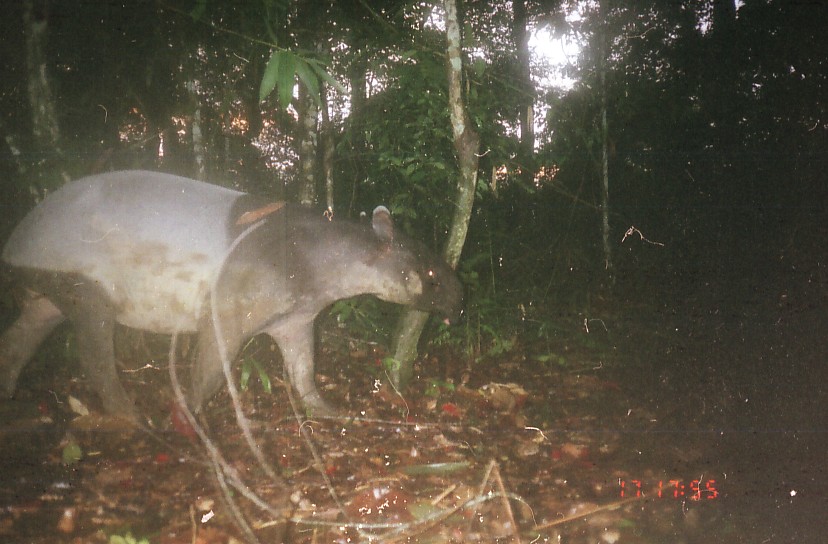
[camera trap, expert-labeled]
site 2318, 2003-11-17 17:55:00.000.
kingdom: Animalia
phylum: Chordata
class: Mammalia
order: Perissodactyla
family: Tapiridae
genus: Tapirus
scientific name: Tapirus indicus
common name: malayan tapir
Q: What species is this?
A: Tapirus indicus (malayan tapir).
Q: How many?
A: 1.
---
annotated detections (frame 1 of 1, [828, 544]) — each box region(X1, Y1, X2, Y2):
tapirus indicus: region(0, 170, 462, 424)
* * *
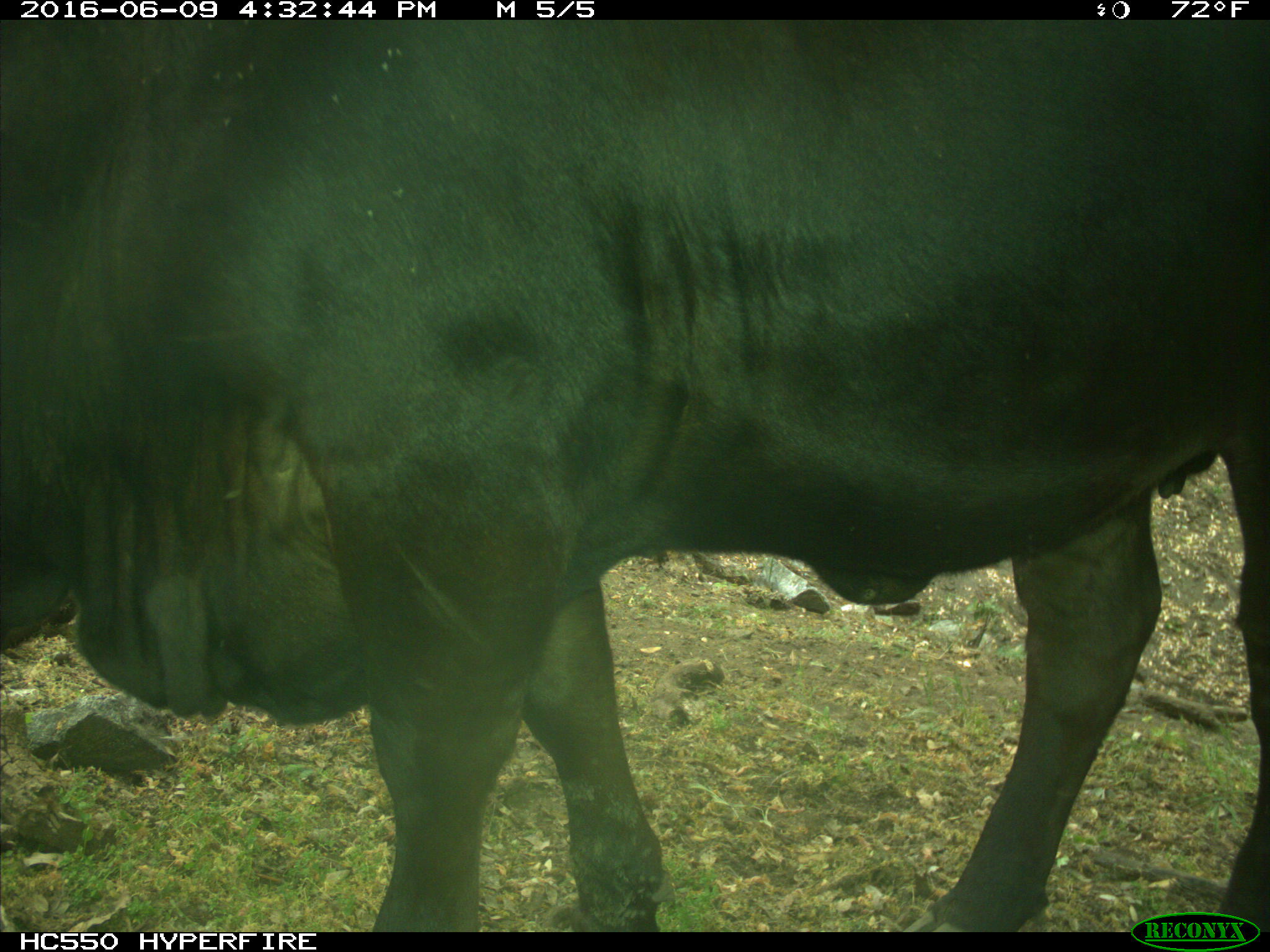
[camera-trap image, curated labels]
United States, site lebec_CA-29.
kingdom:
---
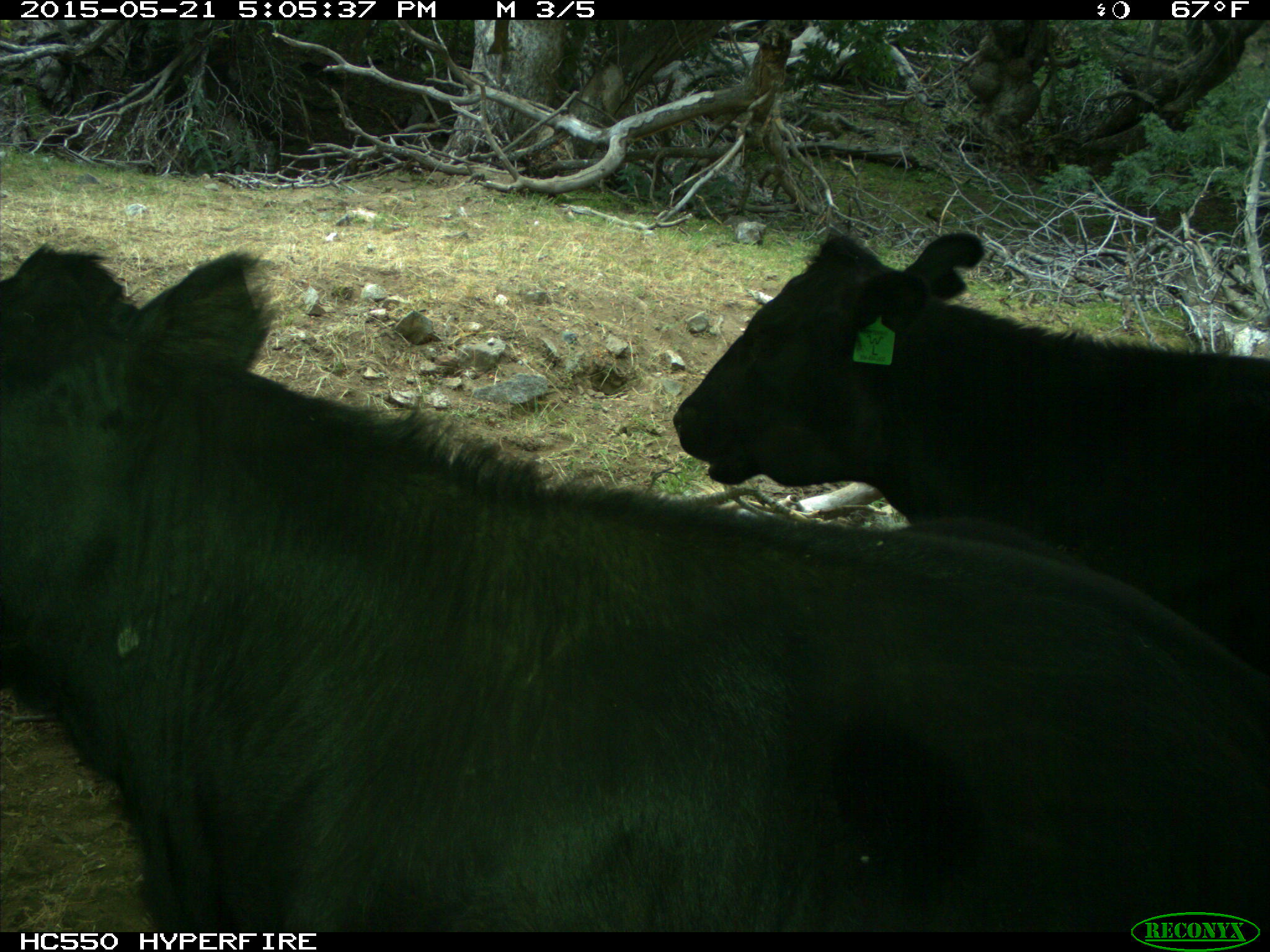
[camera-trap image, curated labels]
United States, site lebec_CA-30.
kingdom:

— INSTRUCTIONS TO FOLLOW —
Count up the lines in the records that contain the word "site" and reply with that figure only.

— ANSWER TO THIS PROBLEM —
3